徳川の兵力が過少に伝えられていたのは、家康が天下を統一した後、彼が不利な条件で武田と戦ったから負けても仕方がないと思わせるためだったと考えられます。武田方の記録の甲陽軍鑑は、信ぴょう性が怪しい史料だとされていますが、三方ヶ原の戦いの軍勢の数は、徳川方の記録と一致しているので、それなりに信頼できるのではないでしょうか。

政府が約束を破るのは明治維新からの通例

政府は、コロナワクチンの接種は任意と言っておきながら3回以上の接種をしていないと行動に制限を加えたり、マイナンバーカードの取得は任意だと言っておきながら健康保険証を廃止してマイナンバーカードにその役割を持たせると言ったりして、国民との約束を破ります。

でも、政府とは、そんなもので、明治維新にも同じようなことが起こっていました。

磯田さんが入手した「戊申歳分 箱訴 九冊之内 庶務掛」と表紙に記載された古文書は、明治時代の京都府庁の記録で、その内容は目安箱に投函された当時の民衆の要望となっています。その中で多かったのは、政府が朝廷の信用だけで高額紙幣をたくさん発行していることへの不満だったとのこと。

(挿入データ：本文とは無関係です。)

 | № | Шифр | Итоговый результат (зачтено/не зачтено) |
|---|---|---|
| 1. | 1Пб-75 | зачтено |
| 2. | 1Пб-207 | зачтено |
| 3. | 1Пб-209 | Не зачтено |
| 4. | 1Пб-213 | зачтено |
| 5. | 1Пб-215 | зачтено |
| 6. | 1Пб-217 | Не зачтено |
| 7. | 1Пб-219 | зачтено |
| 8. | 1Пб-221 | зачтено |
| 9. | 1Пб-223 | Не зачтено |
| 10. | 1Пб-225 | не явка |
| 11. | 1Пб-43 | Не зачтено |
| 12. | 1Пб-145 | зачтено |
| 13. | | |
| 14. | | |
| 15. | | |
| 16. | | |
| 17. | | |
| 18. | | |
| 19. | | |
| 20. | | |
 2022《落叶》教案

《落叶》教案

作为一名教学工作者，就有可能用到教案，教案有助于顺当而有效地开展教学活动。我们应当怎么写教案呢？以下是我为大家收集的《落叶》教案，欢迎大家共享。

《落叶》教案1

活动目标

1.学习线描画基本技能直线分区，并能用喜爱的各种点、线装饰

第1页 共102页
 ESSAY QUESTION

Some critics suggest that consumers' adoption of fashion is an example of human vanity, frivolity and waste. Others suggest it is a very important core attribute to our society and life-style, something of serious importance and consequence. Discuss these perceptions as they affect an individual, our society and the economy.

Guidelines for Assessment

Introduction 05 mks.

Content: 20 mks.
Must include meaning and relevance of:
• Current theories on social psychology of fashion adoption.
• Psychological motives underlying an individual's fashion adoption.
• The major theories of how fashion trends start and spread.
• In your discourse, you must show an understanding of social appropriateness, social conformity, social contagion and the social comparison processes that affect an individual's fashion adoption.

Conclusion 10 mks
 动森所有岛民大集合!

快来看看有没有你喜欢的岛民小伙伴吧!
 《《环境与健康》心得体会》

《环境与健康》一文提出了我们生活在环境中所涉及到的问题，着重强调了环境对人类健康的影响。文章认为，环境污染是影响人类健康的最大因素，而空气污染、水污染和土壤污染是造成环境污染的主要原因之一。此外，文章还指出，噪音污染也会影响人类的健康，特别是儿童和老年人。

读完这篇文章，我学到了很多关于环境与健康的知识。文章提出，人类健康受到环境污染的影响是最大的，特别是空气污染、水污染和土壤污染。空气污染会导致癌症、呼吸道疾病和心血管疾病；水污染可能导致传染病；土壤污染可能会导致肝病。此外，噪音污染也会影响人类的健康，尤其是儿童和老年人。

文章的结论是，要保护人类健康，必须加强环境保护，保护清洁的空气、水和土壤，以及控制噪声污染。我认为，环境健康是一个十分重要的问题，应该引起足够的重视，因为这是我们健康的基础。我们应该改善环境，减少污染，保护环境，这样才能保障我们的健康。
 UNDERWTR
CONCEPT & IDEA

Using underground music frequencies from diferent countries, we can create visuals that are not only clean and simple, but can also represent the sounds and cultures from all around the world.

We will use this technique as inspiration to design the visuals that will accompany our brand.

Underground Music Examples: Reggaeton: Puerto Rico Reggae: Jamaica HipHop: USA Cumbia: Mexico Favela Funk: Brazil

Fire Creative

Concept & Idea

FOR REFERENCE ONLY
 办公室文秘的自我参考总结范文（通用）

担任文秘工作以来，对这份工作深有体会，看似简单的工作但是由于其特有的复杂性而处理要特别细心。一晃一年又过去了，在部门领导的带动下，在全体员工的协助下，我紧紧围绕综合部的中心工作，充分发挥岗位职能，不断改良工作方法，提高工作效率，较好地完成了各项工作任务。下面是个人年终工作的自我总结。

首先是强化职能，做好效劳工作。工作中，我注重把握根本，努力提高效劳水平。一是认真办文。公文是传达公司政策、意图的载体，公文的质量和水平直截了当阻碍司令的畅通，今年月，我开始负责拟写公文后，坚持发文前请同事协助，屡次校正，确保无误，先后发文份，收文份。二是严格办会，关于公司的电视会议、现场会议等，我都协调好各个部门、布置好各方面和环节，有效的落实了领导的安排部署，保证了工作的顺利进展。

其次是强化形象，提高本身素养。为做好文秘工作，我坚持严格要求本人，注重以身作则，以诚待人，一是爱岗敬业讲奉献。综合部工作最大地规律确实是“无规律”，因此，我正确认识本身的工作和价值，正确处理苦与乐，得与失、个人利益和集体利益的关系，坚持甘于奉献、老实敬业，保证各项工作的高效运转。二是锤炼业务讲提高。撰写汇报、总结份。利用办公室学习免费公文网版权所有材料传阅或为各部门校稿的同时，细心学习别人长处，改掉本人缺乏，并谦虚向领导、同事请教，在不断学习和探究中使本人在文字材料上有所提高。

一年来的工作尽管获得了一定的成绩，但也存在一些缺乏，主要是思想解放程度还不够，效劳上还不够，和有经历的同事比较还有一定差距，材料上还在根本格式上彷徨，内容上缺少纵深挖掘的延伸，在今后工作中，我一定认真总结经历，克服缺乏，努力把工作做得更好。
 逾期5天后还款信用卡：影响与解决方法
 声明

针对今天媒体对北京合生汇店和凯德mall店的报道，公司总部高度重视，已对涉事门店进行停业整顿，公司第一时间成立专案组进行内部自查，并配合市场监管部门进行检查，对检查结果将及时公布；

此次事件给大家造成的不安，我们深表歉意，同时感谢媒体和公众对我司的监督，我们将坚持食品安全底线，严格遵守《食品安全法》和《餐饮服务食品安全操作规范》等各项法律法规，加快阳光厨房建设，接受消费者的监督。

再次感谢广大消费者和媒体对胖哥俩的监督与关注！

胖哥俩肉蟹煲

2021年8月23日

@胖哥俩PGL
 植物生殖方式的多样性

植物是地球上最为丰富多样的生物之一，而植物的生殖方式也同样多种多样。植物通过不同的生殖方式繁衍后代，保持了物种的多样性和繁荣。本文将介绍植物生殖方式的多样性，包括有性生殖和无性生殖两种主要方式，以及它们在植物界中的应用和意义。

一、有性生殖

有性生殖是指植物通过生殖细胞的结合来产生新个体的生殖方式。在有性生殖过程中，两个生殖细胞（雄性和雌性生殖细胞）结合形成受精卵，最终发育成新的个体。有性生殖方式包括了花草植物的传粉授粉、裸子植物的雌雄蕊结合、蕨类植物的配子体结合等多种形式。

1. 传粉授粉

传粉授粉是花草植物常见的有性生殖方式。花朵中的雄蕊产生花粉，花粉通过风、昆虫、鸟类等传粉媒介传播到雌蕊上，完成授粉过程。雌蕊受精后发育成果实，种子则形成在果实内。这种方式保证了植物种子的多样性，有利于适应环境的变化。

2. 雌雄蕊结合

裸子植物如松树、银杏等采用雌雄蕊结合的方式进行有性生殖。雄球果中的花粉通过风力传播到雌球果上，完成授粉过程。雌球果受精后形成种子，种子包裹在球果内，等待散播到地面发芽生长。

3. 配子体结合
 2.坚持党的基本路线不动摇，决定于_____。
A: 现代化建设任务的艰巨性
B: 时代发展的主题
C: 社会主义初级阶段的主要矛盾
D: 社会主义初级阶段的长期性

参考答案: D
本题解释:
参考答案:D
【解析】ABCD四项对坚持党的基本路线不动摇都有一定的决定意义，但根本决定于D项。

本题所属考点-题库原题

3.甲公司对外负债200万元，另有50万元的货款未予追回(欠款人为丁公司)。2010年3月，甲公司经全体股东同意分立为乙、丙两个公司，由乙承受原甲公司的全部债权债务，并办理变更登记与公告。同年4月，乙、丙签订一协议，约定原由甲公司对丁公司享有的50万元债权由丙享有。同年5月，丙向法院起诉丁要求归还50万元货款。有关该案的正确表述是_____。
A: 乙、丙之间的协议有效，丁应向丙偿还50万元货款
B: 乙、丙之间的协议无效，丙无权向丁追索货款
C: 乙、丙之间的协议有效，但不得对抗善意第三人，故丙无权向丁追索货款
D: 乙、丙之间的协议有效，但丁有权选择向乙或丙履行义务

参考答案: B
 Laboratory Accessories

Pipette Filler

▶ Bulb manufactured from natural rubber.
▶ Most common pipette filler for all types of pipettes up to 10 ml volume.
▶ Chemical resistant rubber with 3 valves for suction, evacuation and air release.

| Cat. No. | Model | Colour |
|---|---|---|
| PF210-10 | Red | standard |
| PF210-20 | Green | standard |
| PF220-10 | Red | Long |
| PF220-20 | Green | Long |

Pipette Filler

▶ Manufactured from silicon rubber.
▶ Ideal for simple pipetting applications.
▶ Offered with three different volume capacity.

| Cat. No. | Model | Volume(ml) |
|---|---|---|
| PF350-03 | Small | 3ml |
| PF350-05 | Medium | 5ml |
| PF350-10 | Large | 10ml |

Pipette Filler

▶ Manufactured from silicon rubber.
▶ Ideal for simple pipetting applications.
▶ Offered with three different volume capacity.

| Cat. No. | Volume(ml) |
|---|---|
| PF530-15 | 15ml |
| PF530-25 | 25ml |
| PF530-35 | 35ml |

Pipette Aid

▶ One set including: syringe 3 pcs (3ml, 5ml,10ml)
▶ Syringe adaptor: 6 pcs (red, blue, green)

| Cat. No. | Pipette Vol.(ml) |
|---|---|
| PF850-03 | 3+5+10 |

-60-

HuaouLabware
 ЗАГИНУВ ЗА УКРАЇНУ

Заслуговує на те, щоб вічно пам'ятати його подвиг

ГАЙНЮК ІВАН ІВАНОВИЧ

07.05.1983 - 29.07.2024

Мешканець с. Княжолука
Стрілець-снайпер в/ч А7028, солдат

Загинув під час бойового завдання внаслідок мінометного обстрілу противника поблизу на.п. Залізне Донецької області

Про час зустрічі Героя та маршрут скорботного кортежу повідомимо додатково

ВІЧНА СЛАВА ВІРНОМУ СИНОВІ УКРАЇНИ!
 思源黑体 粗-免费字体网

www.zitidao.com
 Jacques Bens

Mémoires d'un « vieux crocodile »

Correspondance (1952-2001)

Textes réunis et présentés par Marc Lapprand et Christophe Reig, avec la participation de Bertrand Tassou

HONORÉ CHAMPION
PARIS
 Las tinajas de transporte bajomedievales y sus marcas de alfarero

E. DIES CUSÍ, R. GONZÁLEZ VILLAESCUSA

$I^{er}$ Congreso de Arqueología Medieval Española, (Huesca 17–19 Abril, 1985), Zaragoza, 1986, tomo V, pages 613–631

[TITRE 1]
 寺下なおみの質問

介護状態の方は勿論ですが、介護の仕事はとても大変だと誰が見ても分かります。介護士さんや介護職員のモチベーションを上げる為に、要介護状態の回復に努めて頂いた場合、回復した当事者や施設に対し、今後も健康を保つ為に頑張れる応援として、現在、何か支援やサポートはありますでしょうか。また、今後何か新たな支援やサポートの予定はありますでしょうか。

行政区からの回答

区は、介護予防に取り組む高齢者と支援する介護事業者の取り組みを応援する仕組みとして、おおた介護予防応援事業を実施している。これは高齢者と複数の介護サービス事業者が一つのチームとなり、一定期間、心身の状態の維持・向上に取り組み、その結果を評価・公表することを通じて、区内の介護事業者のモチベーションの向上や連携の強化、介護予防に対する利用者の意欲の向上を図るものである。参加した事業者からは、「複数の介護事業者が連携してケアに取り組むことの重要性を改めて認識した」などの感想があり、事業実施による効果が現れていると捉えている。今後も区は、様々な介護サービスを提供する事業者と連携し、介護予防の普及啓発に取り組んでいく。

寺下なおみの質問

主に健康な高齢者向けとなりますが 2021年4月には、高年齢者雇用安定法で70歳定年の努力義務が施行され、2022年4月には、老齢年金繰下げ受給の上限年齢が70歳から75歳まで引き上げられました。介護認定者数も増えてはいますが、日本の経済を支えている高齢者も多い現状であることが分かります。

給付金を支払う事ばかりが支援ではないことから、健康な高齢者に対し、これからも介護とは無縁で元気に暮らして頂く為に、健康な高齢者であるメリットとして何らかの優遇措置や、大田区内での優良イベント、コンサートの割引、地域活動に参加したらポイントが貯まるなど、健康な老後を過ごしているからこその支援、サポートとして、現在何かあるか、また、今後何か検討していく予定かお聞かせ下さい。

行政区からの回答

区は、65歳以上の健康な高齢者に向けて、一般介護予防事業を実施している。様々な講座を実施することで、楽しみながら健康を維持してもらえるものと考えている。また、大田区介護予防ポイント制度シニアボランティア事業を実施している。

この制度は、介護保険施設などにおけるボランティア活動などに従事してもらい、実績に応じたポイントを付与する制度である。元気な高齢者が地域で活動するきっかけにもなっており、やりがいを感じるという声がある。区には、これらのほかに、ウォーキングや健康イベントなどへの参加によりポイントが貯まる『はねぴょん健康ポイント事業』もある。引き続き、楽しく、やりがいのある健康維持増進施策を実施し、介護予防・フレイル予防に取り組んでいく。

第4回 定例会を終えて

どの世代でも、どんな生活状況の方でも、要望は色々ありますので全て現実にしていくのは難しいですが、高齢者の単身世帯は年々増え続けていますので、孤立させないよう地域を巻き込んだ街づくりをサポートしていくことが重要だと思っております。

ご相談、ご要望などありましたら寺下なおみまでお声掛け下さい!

明治政府は、薩摩藩長州藩が中心となって江戸幕府を倒し成立した政府です。まだ、江戸幕府が健在だった時、薩長は、外国人を国内に入れるなと主張していたのですが、倒幕後は、どんどん外国人を国内に入れ貿易を盛んにしていきました。これに対して、目安箱には、外国貿易を制限し外国人があまり来ないようにして欲しいとの要望が投函されていたようです。役人が京都で遊興にふけっているとの苦情もありました。

明治以降、政府が国民に嘘をついたり、約束を破ったりするのは当たり前のことなんですね。野党が政権をとっても、選挙時の公約を守ることも期待できません。だって、野党だった薩長が政権をとっても約束を守らなかった歴史があるのですから。


歴史は、後世に名を残さない人々が、どのような生活をしていたのかを知ると違ったおもしろさを感じられます。テレビや新聞などのメディアが、政治の話題だけだとつまらないのと同じで、歴史の本も政治ばかりを扱ったものは味気なく感じます。

その時代の雰囲気は、名もなき人々の証言を聞かないと知ることはできないでしょう。